▶ [Selected passage]
----------------

Since January 2015 I’ve had the great privilege of organizing the Radical Imagination Film and Discussion Series at the Central Branch Library in downtown Halifax. This series emerged out of the Radical Imagination Project, a social movement research project that began in 2010 with the goal of working with social movements to stimulate and circulate the radical imagination, the collective ability to imagine the world as it might be otherwise.
At a moment when political, economic, social, and ecological crises threaten our collective future on this planet coming together to imagine and share alternatives to the status quo is urgent and necessary. Film made sense as a medium well-suited to stimulating discussion and engaging people. Screenings were scheduled on a roughly bi-weekly rhythm with a break during the summer months.
Over four-and-a-half years I screened dozens of films, hosted invited speakers, and facilitated a great deal of wide-ranging and critical conversations. We watched and talked about the climate emergency, gentrification, Indigenous resurgence and decolonization, grassroots responses to misogyny and sexual violence, militant protest and direct action, debt, radical political histories, and so, so much more. Some screenings were huge, filling the Paul O’Regan Hall to capacity, while others were much more intimate.
The more I did them, the more convinced I became that it was a worthwhile thing to do, a popular education project that people sincerely wanted to be part of. Unlike the university, it wasn’t connected to credentialing and job prospects. Unlike activist scenes, it attracted a diversity of participants outside of the usual suspects. It was a contribution, however humble, to getting people talking and dreaming together in a public space, a rarity in our enclosed and commodified society.
This has, unfortunately and abruptly, come to an end right on the cusp of another season. The reason? The senior staff at the library insisted that some of these upcoming screenings required a police escort.
I had planned to screen two films in fall 2019 – Profiled and Trouble 18: ACAB – about police violence, racialized injustice, and racial profiling. These topics are urgent, timely, and sadly topical.

----------------

▶ [What to work on]
**1)** Answer these questions from the film series passage:
(a) In what year did the Radical Imagination Project begin?
(b) How often were screenings scheduled?
(c) Which two films were planned for fall 2019?
**2)** Duplicate the film series passage between "This has, unfortunately" and "a police escort.", inclusive.
**3)** According to the film series passage, why did the series come to an end?
The listing comes from a separate source.

▶ [Spatial reasoning question data]
----------------

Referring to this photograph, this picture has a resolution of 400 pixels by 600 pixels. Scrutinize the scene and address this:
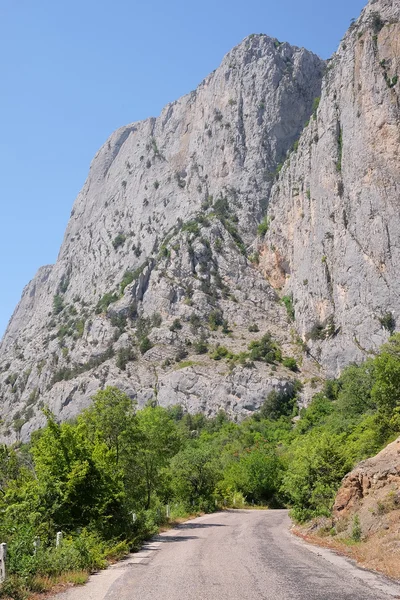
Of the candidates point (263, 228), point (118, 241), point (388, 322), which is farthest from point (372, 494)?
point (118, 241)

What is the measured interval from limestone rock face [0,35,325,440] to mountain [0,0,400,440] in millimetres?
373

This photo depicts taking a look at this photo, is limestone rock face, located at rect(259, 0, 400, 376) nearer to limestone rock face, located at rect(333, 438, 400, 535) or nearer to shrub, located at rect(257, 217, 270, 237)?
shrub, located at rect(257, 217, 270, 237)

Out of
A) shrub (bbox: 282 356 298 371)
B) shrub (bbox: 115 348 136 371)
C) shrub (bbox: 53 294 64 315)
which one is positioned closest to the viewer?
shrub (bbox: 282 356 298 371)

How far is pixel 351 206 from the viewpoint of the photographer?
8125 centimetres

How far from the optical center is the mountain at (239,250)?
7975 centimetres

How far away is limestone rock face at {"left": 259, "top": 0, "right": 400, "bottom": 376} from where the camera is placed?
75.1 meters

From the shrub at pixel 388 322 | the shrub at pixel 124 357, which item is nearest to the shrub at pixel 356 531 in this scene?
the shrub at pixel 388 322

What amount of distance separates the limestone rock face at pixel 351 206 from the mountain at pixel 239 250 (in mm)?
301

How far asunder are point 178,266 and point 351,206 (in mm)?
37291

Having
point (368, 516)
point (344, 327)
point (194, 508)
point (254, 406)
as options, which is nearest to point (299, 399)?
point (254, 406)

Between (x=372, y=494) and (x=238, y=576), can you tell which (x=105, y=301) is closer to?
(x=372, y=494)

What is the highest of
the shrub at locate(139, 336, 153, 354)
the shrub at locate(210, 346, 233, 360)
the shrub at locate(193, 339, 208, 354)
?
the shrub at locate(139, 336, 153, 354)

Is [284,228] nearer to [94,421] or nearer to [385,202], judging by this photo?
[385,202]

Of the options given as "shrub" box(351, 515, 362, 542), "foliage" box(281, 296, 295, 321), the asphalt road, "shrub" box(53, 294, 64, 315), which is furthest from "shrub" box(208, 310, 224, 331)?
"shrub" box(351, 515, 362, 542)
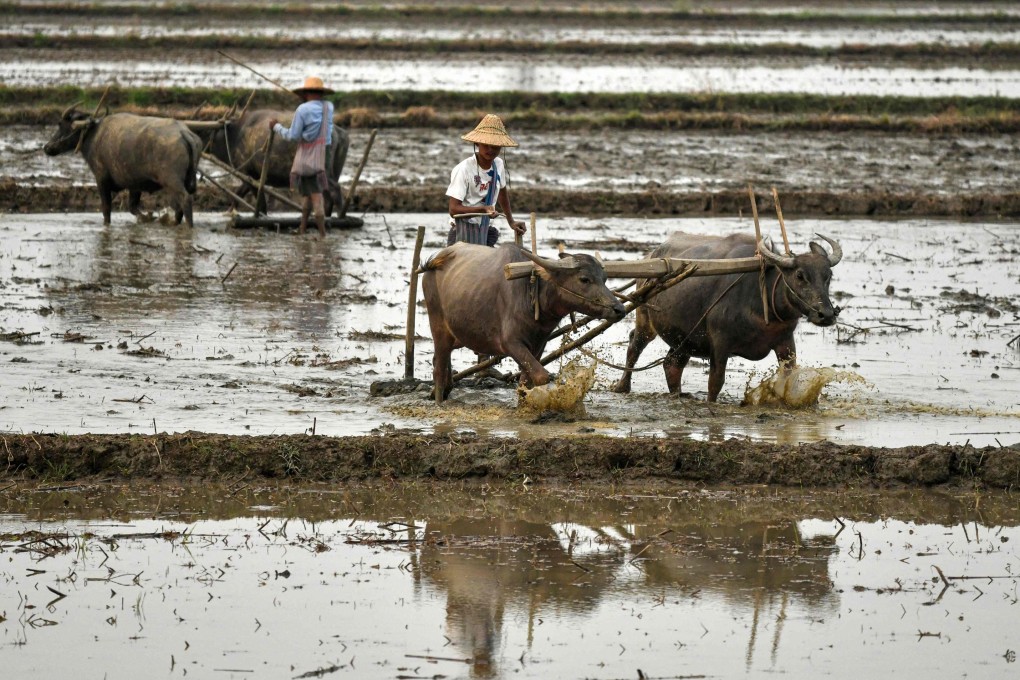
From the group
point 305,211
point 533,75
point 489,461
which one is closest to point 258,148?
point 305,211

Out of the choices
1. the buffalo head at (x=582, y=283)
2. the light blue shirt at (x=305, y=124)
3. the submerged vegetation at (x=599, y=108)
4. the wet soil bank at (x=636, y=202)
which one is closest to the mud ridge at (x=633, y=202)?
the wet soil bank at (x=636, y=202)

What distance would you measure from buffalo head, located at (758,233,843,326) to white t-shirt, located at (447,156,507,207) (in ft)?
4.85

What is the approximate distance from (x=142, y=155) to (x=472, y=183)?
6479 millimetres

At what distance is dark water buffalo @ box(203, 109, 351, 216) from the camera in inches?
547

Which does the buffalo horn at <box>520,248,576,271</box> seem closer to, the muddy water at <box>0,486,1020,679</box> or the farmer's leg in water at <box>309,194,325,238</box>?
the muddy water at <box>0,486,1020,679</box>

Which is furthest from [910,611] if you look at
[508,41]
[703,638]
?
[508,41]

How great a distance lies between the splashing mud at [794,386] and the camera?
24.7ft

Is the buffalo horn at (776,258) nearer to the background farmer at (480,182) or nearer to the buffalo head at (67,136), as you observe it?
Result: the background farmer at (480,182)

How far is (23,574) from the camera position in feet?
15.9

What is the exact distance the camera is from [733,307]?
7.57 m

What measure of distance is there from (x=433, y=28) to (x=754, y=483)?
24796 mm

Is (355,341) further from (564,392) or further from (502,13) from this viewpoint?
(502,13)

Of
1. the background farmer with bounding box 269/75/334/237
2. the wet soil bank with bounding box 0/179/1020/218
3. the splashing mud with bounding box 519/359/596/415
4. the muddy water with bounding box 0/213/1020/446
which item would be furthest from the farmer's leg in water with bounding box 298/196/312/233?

----------------

▶ [Exercise answers]
**1)**
(a) 2010
(b) Roughly every two weeks, with a break during the summer months
(c) Profiled and Trouble 18: ACAB

**2)**
This has, unfortunately and abruptly, come to an end right on the cusp of another season. The reason? The senior staff at the library insisted that some of these upcoming screenings required a police escort.

**3)** The series ended because senior staff at the library insisted that some of the upcoming screenings required a police escort.